Spirits Vineyard, I agree with you. This year’s video is somewhat a letdown after the previous few stellar seasons. I wonder if they got a new video photographer? I wish they had panned out more so we could truly see the entire layout. They could have also created hanging signs with names of each room rather than editing them to the video, or better yet, make each room so recognizable that no names are needed. I’m shaking my head at Dumbledore’s office. Maybe they ran out of time, thus went the backdrop route? I hope we get to see some video from visitors that gives us a different and broader view.


Maybe two Harry Potter years back to back was too much?


----------



## Illysium (Jul 15, 2016)

Spirits Vineyard said:


> I saw a few cool things that I am going to be on the lookout for though — the silver cobra


If you're referring to the one on the gold shelf, I'm pretty sure it's this guy. I've been thinking of picking him up.

https://www.amazon.com/Large-Bronzed-King-Cobra-Statue/dp/B009VJB6RW


----------



## Spirits Vineyard (Oct 23, 2016)

Bobbiejo said:


> Spirits Vineyard, I agree with you. This year’s video is somewhat a letdown after the previous few stellar seasons. I wonder if they got a new video photographer? I wish they had panned out more so we could truly see the entire layout. They could have also created hanging signs with names of each room rather than editing them to the video, or better yet, make each room so recognizable that no names are needed. I’m shaking my head at Dumbledore’s office. Maybe they ran out of time, thus went the backdrop route? I hope we get to see some video from visitors that gives us a different and broader view.
> 
> 
> Maybe two Harry Potter years back to back was too much?

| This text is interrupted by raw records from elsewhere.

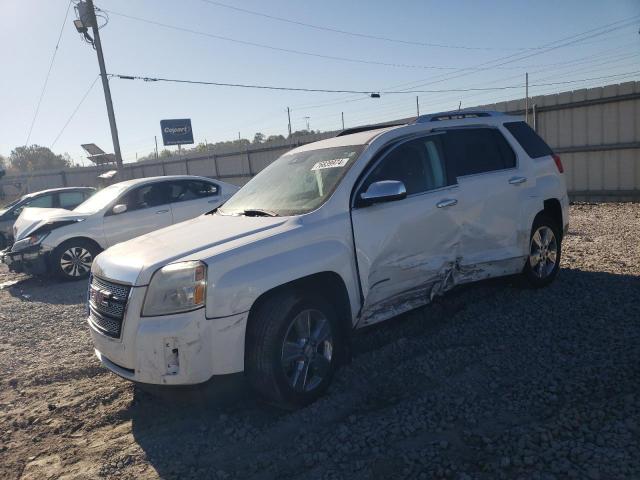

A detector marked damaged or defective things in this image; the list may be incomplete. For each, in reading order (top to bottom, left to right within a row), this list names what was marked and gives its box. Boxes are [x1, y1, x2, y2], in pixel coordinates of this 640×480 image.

damaged gmc terrain [87, 110, 568, 406]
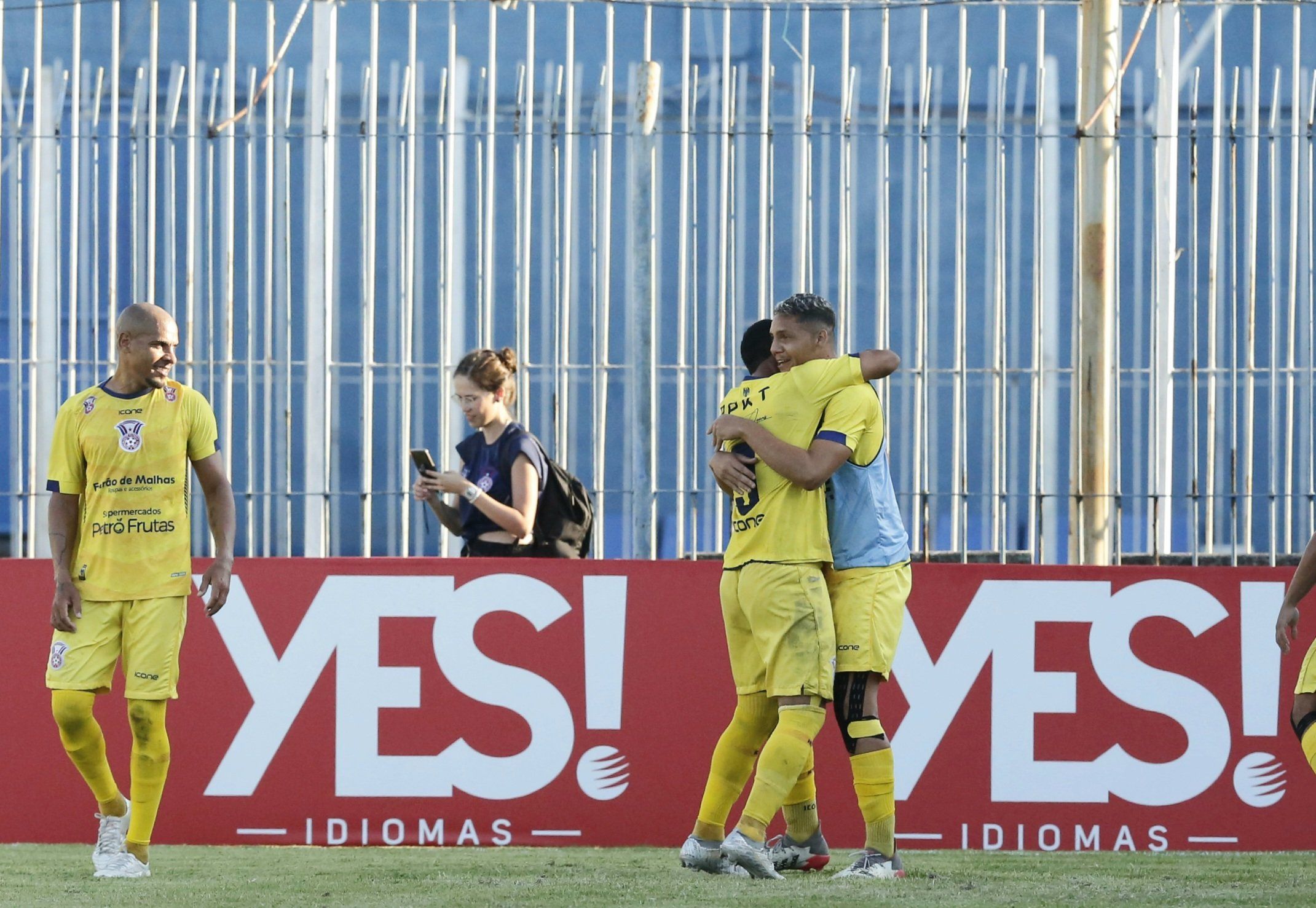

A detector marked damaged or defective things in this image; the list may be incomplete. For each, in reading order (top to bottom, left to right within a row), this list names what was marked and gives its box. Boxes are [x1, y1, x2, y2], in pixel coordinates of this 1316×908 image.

rusty metal post [1074, 0, 1116, 558]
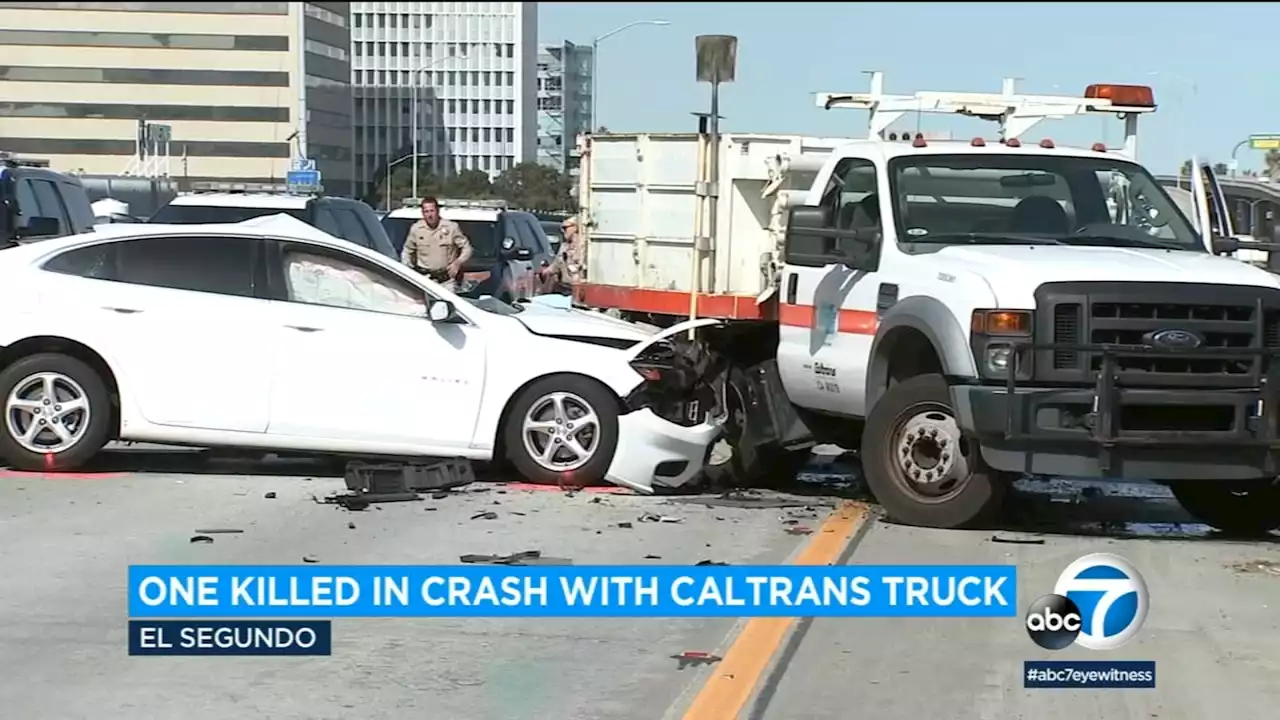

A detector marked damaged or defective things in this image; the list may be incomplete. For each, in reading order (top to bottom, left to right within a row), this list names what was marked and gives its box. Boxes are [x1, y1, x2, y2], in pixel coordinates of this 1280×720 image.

damaged white car [0, 215, 727, 489]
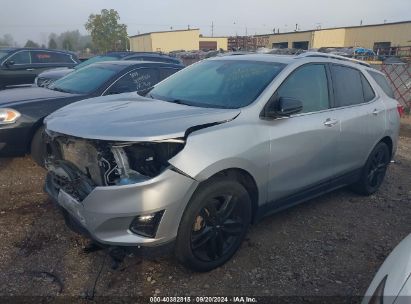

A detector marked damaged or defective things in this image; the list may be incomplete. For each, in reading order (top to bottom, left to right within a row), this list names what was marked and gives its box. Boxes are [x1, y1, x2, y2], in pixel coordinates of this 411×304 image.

crumpled hood [0, 86, 79, 107]
crumpled hood [45, 92, 240, 142]
damaged front end [44, 129, 185, 202]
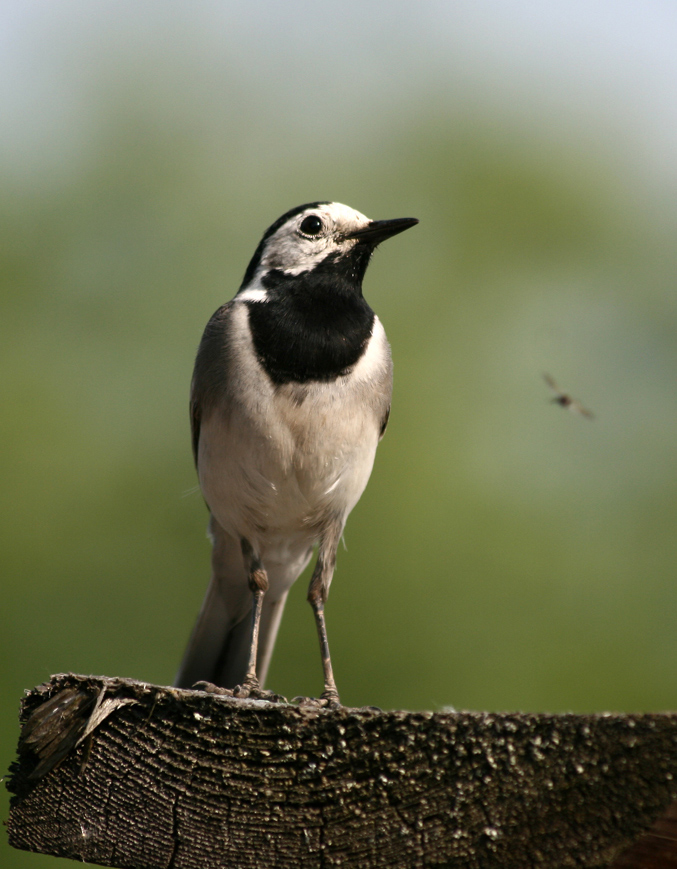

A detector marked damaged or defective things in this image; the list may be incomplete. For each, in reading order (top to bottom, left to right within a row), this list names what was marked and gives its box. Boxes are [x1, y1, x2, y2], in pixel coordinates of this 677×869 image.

splintered wood edge [5, 676, 676, 868]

I was thinking the same thing, about maybe it was too much “Magic” in back to back years!


----------



## Spirits Vineyard (Oct 23, 2016)

Illysium said:


> If you're referring to the one on the gold shelf, I'm pretty sure it's this guy. I've been thinking of picking him up.
> 
> https://www.amazon.com/Large-Bronzed-King-Cobra-Statue/dp/B009VJB6RW


It’s funny you posted that one because I saw that a couple weeks ago when I was searching for a cobra statue. Surprisingly, there aren’t that many out there (at least that come up in a “cobra” search). I actually like that this one is bronze, because I wasn’t keen on it being silver. At least looked silver in the video to me, but could just be the lighting. I don’t like the price tag though! Of course. LOL


Edit: I noticed there were only 2 left and since I’m in such a spendy mood this year I decided to get it while it was still in stock. Plus it had great reviews. Only one left now!


----------



## Spirits Vineyard (Oct 23, 2016)

Here’s the Frankenstein statue that was from Home Goods. I’m not suggesting that Home Goods merchandise is beneath Rogers Gardens, but....ok, well yeah, maybe I am. 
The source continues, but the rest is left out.